Where we are today? We do not know, but it is clear that there has been no expansion of that capacity. That expansion was recommended, and there has been no action on expansion. There has also been a huge strain on volunteers. People who are volunteer firefighters in the community get so little resourcing and support relative to what is required. They do amazing work, they do it for free, and they do it because they care about their community. These are the people who need more support, and that means more education, more training, more equipment, more support, and thank you and gratitude. They just need more, basically. The people the minister is talking about need more support; instead, we saw no expansion of the Government's budget in this area. No expansion of the resourcing for remote area teams; no money towards a firefighting central control centre facility.
I found the minister's response to recommendation 7 deeply concerning. Recommendation 7 of the AFAC review, which the minister assures us is underway, says that the fire service, Parks and Wildlife Service and Forestry Tasmania should jointly reach a decision on whether a winch- capable remote area firefighting capability should be maintained in Tasmania, which agency should be responsible for that program, and how a winch-capable remote area firefighting capability can be safely trained and kept current. If the decision is taken not to maintain the capability in the state, then those organisations should identify how the gap incapability that this represents should be filled in future fire seasons.

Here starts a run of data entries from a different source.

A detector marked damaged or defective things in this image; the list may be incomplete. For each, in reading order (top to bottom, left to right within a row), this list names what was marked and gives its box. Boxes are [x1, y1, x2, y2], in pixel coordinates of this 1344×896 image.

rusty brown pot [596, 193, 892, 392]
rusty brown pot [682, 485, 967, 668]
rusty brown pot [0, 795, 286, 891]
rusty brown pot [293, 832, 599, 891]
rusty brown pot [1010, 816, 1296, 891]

Madam Speaker, I get no comfort from the minister's words, 'Do not worry about that, we will rely on people from interstate. We will deploy people from interstate.' Okay, what if they are all busy, because at the moment we have fires across most states in Australia? We have just seen the whole of New South Wales fighting fires for months now. I am not comforted by a minister who thinks we can just push this off and continue to avoid the need to have our own state resources in this area.
It is clear that in order to support townships, in order to protect communities, we must have good remote firefighting rapid response. We must have good fuel reduction, and we must have more money towards volunteer support. These are the things which report after report have pointed to, and the Government has not acted on them. We are again in a fire season. We have a minister who seems to think it is normal, and that a 'shopping list' response to what was done last year, the year before, and the year before that, would be sufficient.
It is pretty clear, from all the firefighters who have stood in front of the media - Greg Mullins and the other 22 senior firefighting chiefs from different states around Australia - calling for recognition from the federal and state governments that it is climate heating which is driving the changes in fire behaviour that are so dangerous, that create the mega- fires that we really have to accept; it requires a different response.
A different response means advance action, but it especially means more resources. This is fundamentally a question of the Liberal Party's priorities in choosing to focus resources into supporting businesses, supporting developments in publicly owned places, putting ludicrous amounts of money into building a northern prison that would be much better spent directed towards a state fire-control emergency centre.
These are the sorts of decisions which we say are wrong. The minister firstly needs to make a statement to this place about his understanding that climate heating is changing fire behaviour, and then from that reassure Tasmanians that he is going to respond now - not next year, and not later on, and not after writing more reports - with the extra resources to support volunteers to provide us with the remote area capability response we need, so we can be as best prepared as we can for this season.